PROBLEM TO SOLVE: Copy out the lines of the listing below, from the line containing "Concerning the black" through the end of the listing, both included, reproducing them word for word and leaving out the pictures.
((
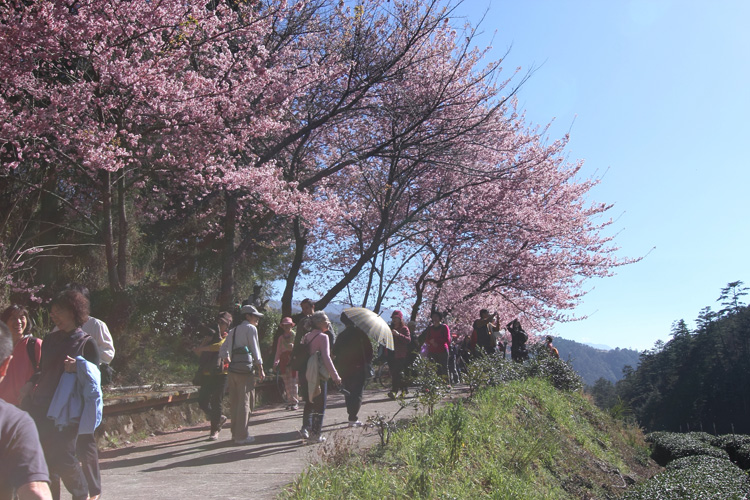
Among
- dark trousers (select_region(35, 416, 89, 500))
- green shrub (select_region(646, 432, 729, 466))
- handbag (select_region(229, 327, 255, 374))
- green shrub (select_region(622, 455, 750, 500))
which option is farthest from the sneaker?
green shrub (select_region(646, 432, 729, 466))

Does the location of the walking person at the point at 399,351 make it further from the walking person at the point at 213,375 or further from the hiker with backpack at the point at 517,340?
the hiker with backpack at the point at 517,340

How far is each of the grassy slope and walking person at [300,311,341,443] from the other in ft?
4.18

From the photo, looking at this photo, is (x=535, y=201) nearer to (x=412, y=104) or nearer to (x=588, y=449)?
(x=412, y=104)

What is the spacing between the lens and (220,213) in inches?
702

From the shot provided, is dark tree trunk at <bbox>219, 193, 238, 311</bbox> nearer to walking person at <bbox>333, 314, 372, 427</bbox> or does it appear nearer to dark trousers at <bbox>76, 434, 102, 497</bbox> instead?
walking person at <bbox>333, 314, 372, 427</bbox>

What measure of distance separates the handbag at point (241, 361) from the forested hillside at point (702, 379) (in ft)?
211

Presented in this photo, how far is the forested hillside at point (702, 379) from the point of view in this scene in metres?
70.8

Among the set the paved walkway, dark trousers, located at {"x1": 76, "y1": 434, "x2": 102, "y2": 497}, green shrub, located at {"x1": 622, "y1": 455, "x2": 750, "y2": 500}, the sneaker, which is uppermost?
dark trousers, located at {"x1": 76, "y1": 434, "x2": 102, "y2": 497}

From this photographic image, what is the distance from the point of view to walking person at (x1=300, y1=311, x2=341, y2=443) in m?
8.31

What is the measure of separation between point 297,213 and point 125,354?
4777 millimetres

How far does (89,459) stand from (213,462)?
2.59m

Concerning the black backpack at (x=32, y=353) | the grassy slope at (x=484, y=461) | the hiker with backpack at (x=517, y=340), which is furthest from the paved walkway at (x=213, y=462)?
the hiker with backpack at (x=517, y=340)

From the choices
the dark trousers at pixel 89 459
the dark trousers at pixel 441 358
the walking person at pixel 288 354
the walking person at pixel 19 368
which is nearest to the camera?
the dark trousers at pixel 89 459

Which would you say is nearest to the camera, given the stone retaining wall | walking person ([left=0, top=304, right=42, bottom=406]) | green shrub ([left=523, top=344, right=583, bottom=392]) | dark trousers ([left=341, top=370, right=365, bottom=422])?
walking person ([left=0, top=304, right=42, bottom=406])
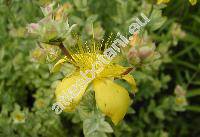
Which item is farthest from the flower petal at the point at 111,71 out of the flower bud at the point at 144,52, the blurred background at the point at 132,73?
the blurred background at the point at 132,73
))
TASK ANSWER:
Concerning the black backpack at (x=32, y=353) | the grassy slope at (x=484, y=461) | the hiker with backpack at (x=517, y=340), which is furthest from the paved walkway at (x=213, y=462)?
the hiker with backpack at (x=517, y=340)

From the choices
the dark trousers at pixel 89 459
the dark trousers at pixel 441 358
the walking person at pixel 288 354
the walking person at pixel 19 368
which is nearest to the camera?
the dark trousers at pixel 89 459

Which would you say is nearest to the camera, given the stone retaining wall | walking person ([left=0, top=304, right=42, bottom=406]) | green shrub ([left=523, top=344, right=583, bottom=392]) | dark trousers ([left=341, top=370, right=365, bottom=422])?
walking person ([left=0, top=304, right=42, bottom=406])
Which item is farthest from the flower petal at the point at 111,71 out of the flower bud at the point at 144,52, the blurred background at the point at 132,73?
the blurred background at the point at 132,73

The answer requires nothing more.